• Data for the task
▼

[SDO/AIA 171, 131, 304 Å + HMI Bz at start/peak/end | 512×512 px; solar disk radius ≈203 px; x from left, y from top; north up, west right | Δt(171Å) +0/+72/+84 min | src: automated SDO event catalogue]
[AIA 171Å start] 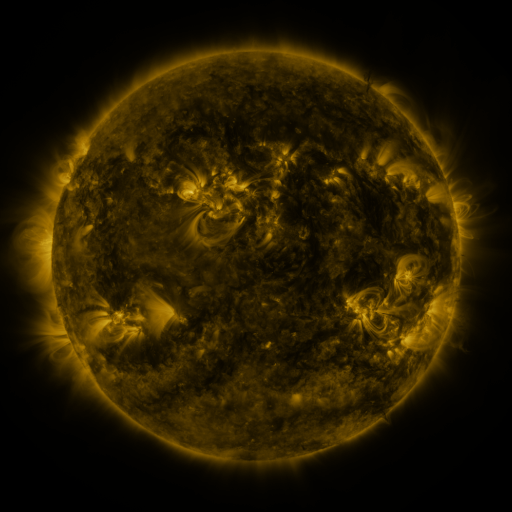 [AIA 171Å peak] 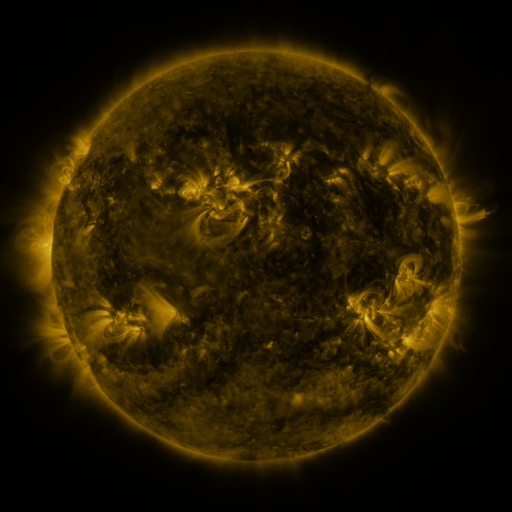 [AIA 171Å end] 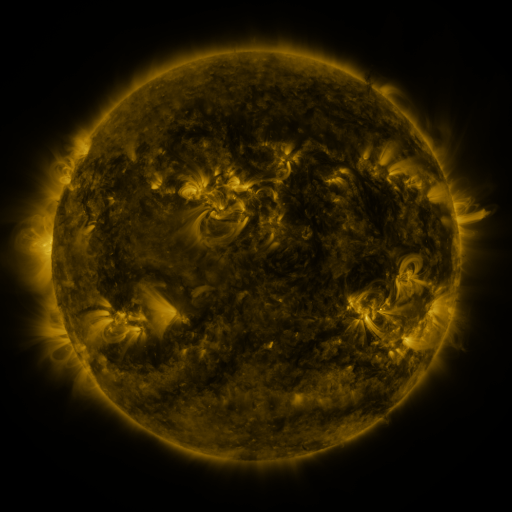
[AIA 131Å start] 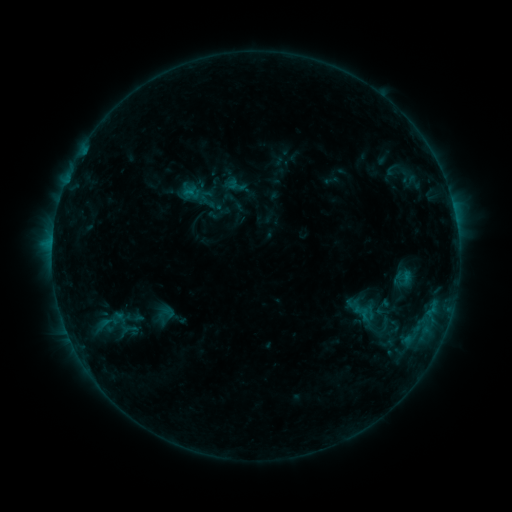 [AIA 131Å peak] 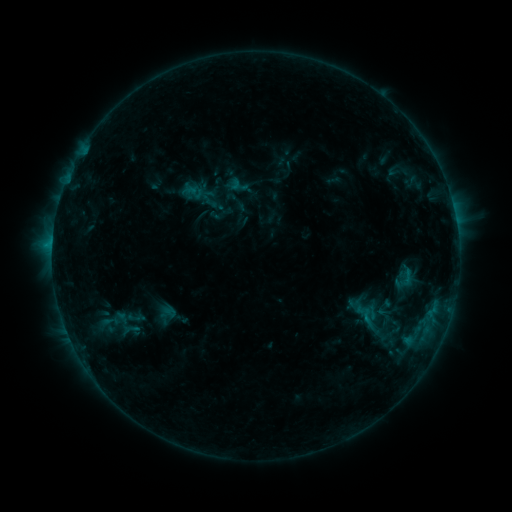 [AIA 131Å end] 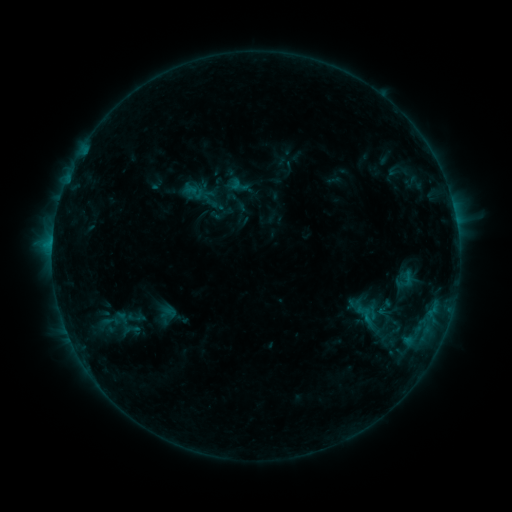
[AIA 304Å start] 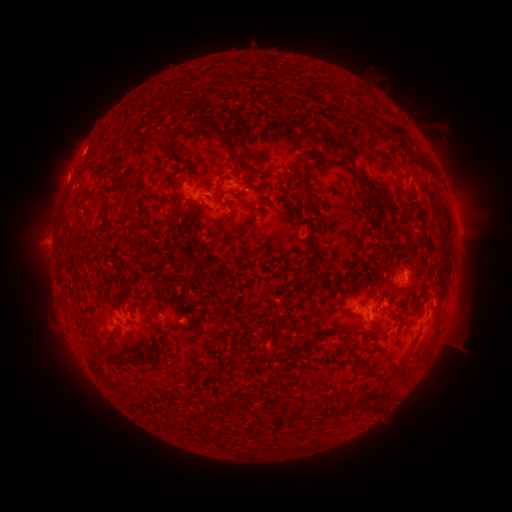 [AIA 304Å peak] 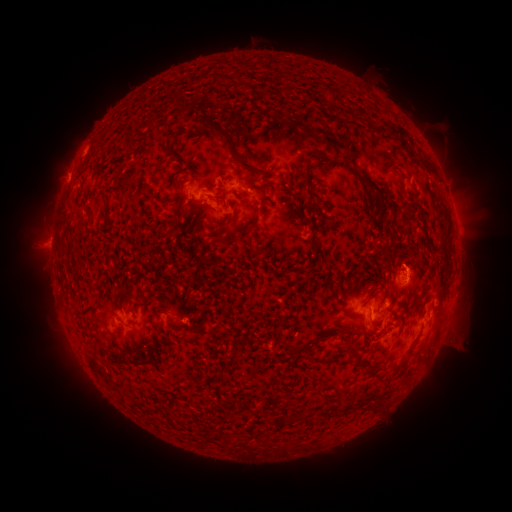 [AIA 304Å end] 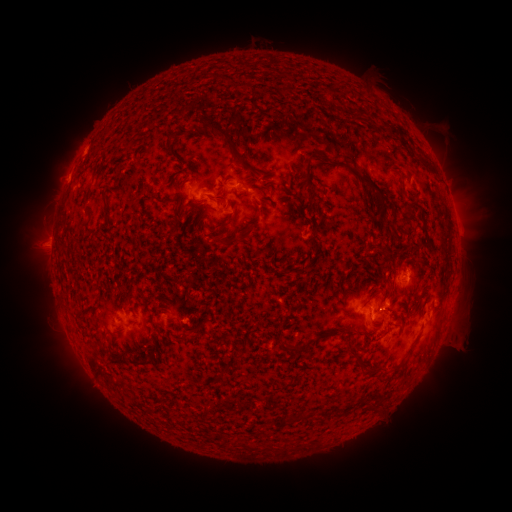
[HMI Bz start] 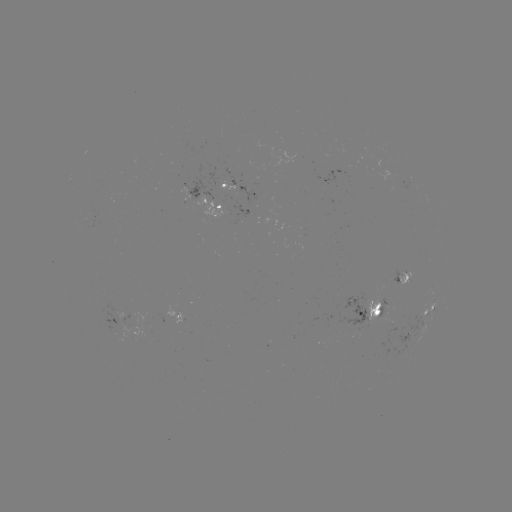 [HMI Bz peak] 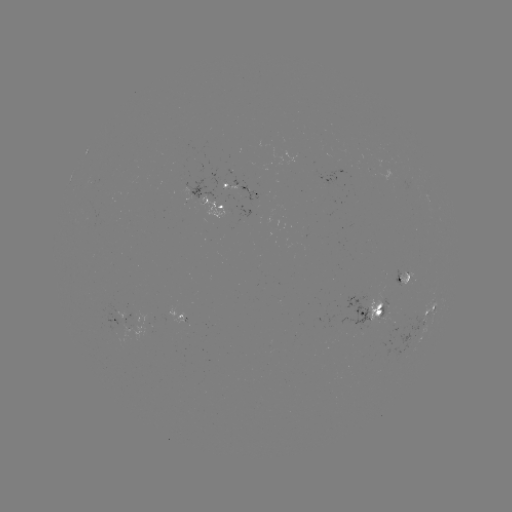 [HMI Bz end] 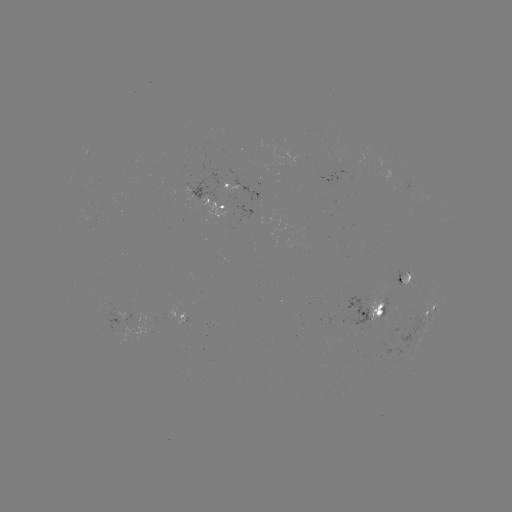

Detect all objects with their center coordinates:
emerging-flux region: (406, 275)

▲

• Instructions for the task
How many lines of the entries above contain the string "objects"? Give only the number.

• Result of the exercise
1